◆ Arbeitsaufträge:
(1) Nennen Sie alle Personen, die im Text über Marin Alsop mit Vor- und Nachnamen vorkommen.
(2) Führen Sie den Text über Marin Alsop im Anschluss an seinen letzten Satz weiter.

Einst hörte sie hingerissen Leonard Bernstein zu, wenn er ihr von Wien erzählte – bald wird sie selbst hier Wurzeln schlagen. Marin Alsop, die erste Frau, die je an der Spitze eines großen US-Orchesters stand, wird im Herbst nächsten Jahres als Nachfolgerin von Cornelius Meister Erste Chefdirigentin des ORF-Radiosymphonieorchesters (RSO).

„Wenn ich hier einfach einen Tag lang durch die Straßen gehen kann, wird ein Traum für mich wahr“, sagt die 61-jährige gebürtige New Yorkerin im Gespräch mit der „Presse“. „Ich fühle, wie Geschichte in jedem Moment lebendig wird, gleichzeitig ist es eine Stadt unserer Zeit. Dieses reiche Erbe fehlt uns in den USA.“ Dort übernahm Alsop 2007 das Baltimore Symphony Orchestra, ein Jahr später wurde sie in die ehrwürdige American Academy of Arts and Sciences gewählt, deren Mitglieder herausragende Künstler und Wissenschaftler sind. 2013 war sie dann die erste Frau, die je die Londoner „Last Night of the Proms“ dirigierte.

◆ Gesammeltes Material:

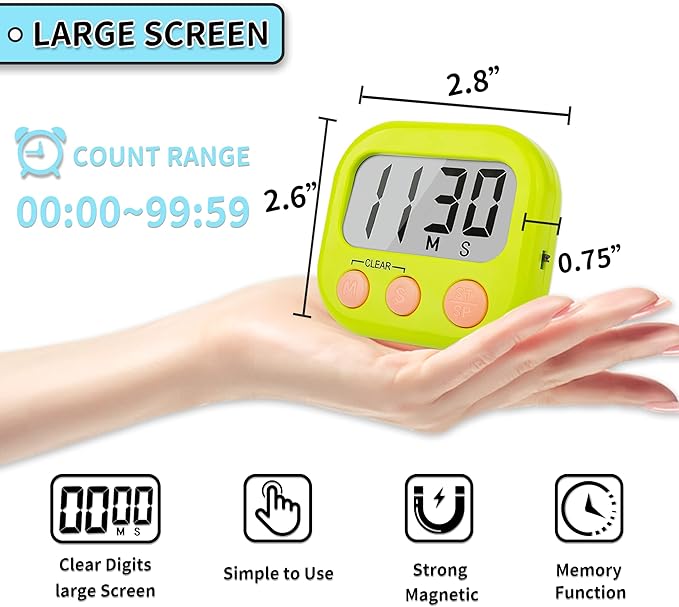 2 Pack Classroom Timers for Teachers Kids Large Magnetic Digital Timer Green Pink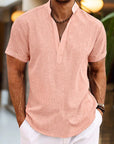 Camicia in lino da uomo Silas - Camicia estiva traspirante con collo Henley e maniche corte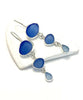 Shades of Blue Natural Shape Sea Glass Triple Drop Earrings
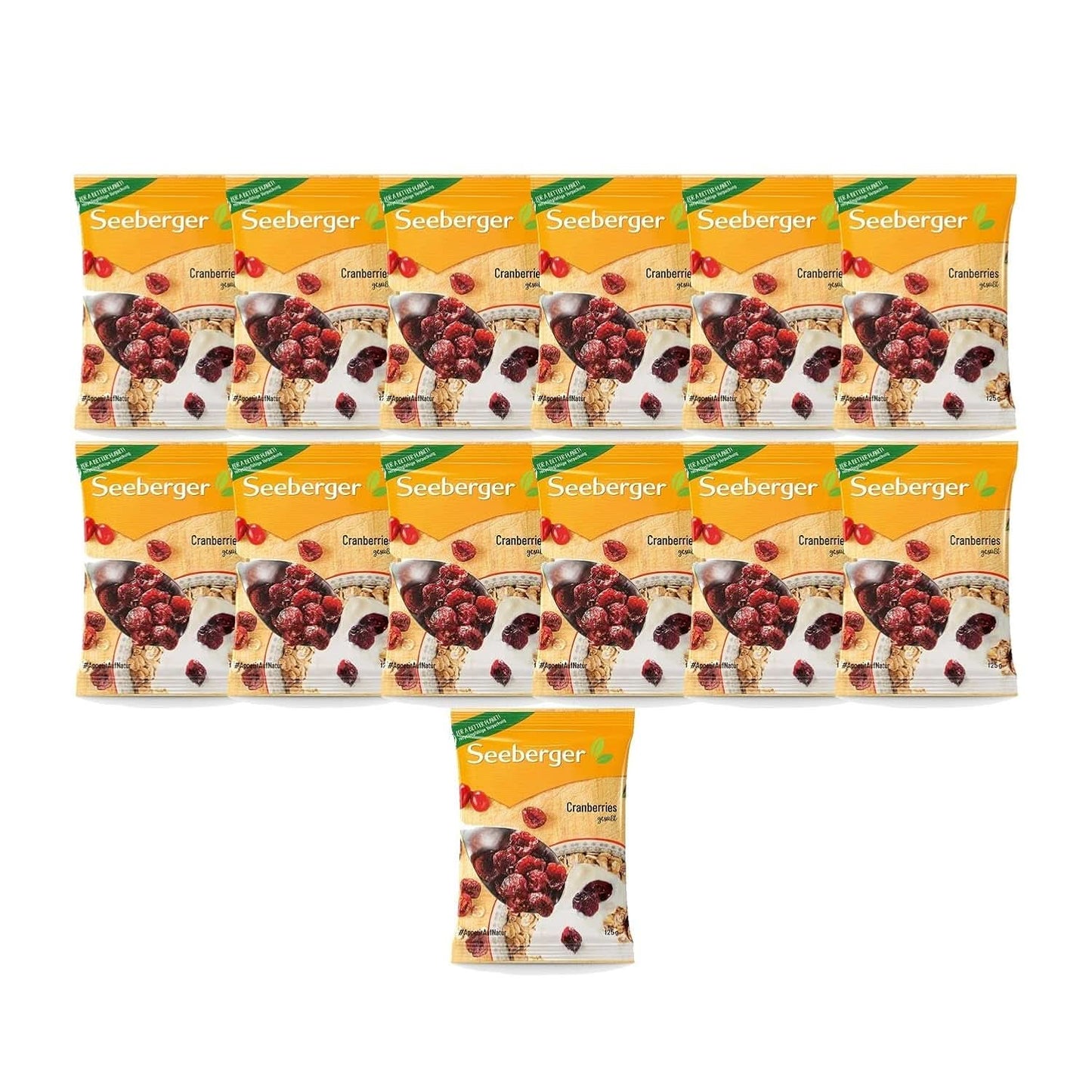 Mirtilli rossi Seeberger, mirtilli rossi canadesi tagliati a metà, fruttati e dolci, 13 x 125 grammi Naty Shop Prodotti disidratati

◆ Lösungen je Aufgabe:
(1) Leonard Bernstein, Marin Alsop, Cornelius Meister

(2)
„Ich liebte Bernsteins Wien-Geschichten“

Das brennende Interesse an, die Erfahrung mit zeitgenössischer Musik verbindet sie mit dem auf Neue Musik spezialisierten RSO. Mit ihm trat sie 2014 zum ersten Mal mit auf – mit Mahler, Bernstein. Das Programm war auch eine Liebeserklärung. „Ich arbeite sehr gerne mit lebenden Komponisten“, sagt sie. „Aber was die Toten angeht – Brahms und Mahler waren meine frühesten Lieblingskomponisten und sind es bis heute.“ Bernstein wiederum „war mein Held, seit ich zehn Jahre alt war. Weil ich ihn dirigieren gesehen habe, wollte ich selbst Dirigentin werden.“ Zu einer Zeit wohlgemerkt, in der Frauen am Pult inexistent waren.

Leonard Bernstein wurde ihr Lehrer, ihr großer Mentor. „Ich durfte bei ihm studieren, mit ihm reisen. Seine Beziehung zu Wien war für ihn so wichtig, auf so vielen Ebenen, und ich habe seine Geschichten darüber sehr geliebt.“ Was er ihr sonst noch vor allem mitgegeben habe: „die Haltung, sich als bedingungsloser Botschafter der Komponisten zu sehen.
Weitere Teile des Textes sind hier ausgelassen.